Data records:
* * *
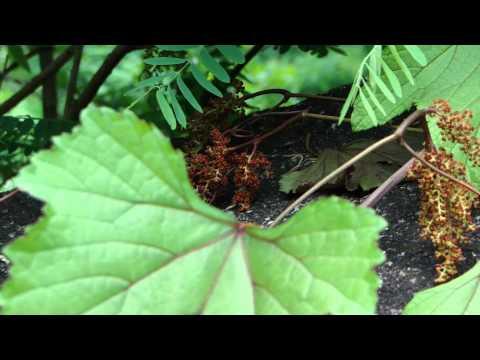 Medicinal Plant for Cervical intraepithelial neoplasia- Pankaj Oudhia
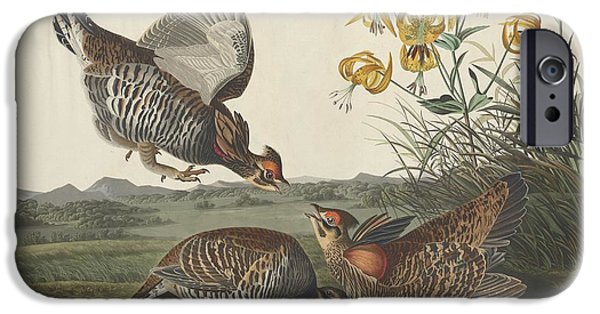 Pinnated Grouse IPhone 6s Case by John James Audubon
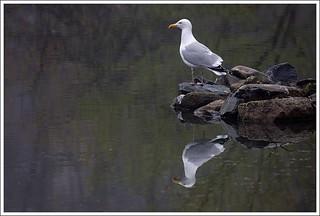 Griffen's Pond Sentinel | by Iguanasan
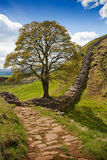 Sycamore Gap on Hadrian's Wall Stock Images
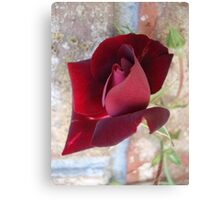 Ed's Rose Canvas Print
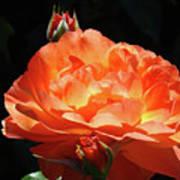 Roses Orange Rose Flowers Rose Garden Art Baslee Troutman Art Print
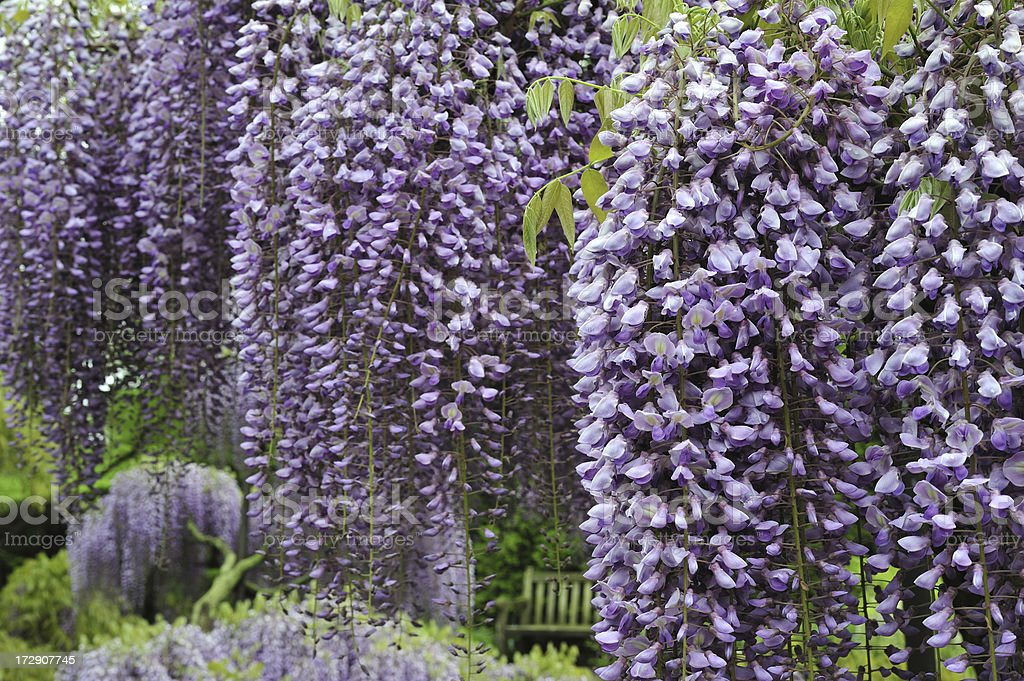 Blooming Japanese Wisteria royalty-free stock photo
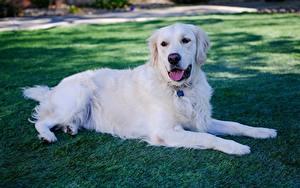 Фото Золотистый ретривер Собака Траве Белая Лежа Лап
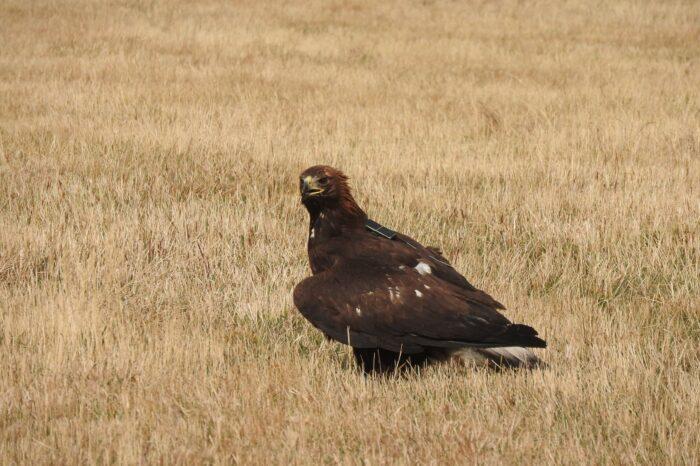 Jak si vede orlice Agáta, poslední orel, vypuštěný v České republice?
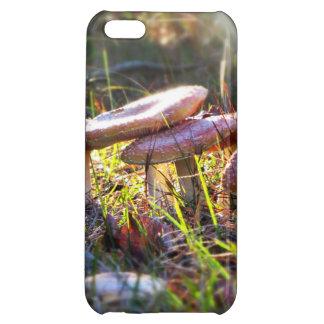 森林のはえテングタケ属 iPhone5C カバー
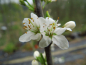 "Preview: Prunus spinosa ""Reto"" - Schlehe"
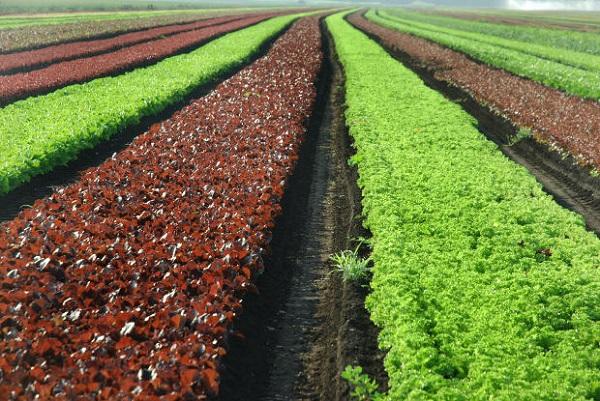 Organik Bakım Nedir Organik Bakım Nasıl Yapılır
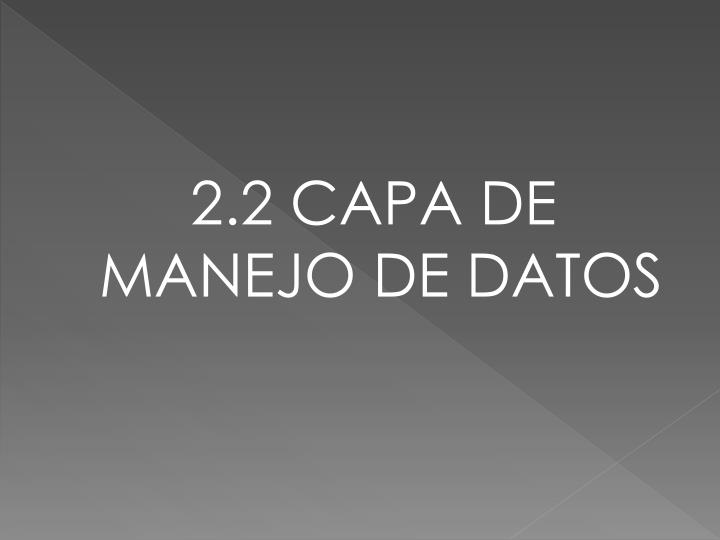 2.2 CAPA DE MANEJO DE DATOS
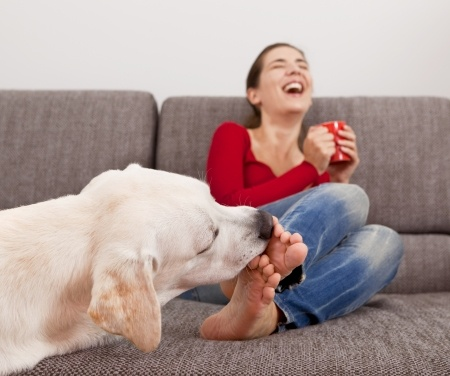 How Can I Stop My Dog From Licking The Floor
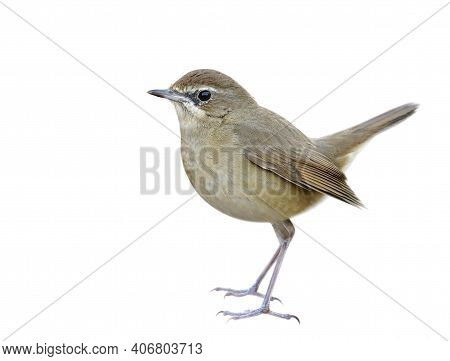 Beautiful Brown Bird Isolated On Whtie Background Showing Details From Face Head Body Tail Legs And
* * *
_WORK ITEM_. Quote the records above exactly, from the first line through the line containing "Фото Золотистый ретривер", and leave out the pictures.

_RESPONSE BOX_.
 Medicinal Plant for Cervical intraepithelial neoplasia- Pankaj Oudhia
 Pinnated Grouse IPhone 6s Case by John James Audubon
 Griffen's Pond Sentinel | by Iguanasan
 Sycamore Gap on Hadrian's Wall Stock Images
 Ed's Rose Canvas Print
 Roses Orange Rose Flowers Rose Garden Art Baslee Troutman Art Print
 Blooming Japanese Wisteria royalty-free stock photo
 Фото Золотистый ретривер Собака Траве Белая Лежа Лап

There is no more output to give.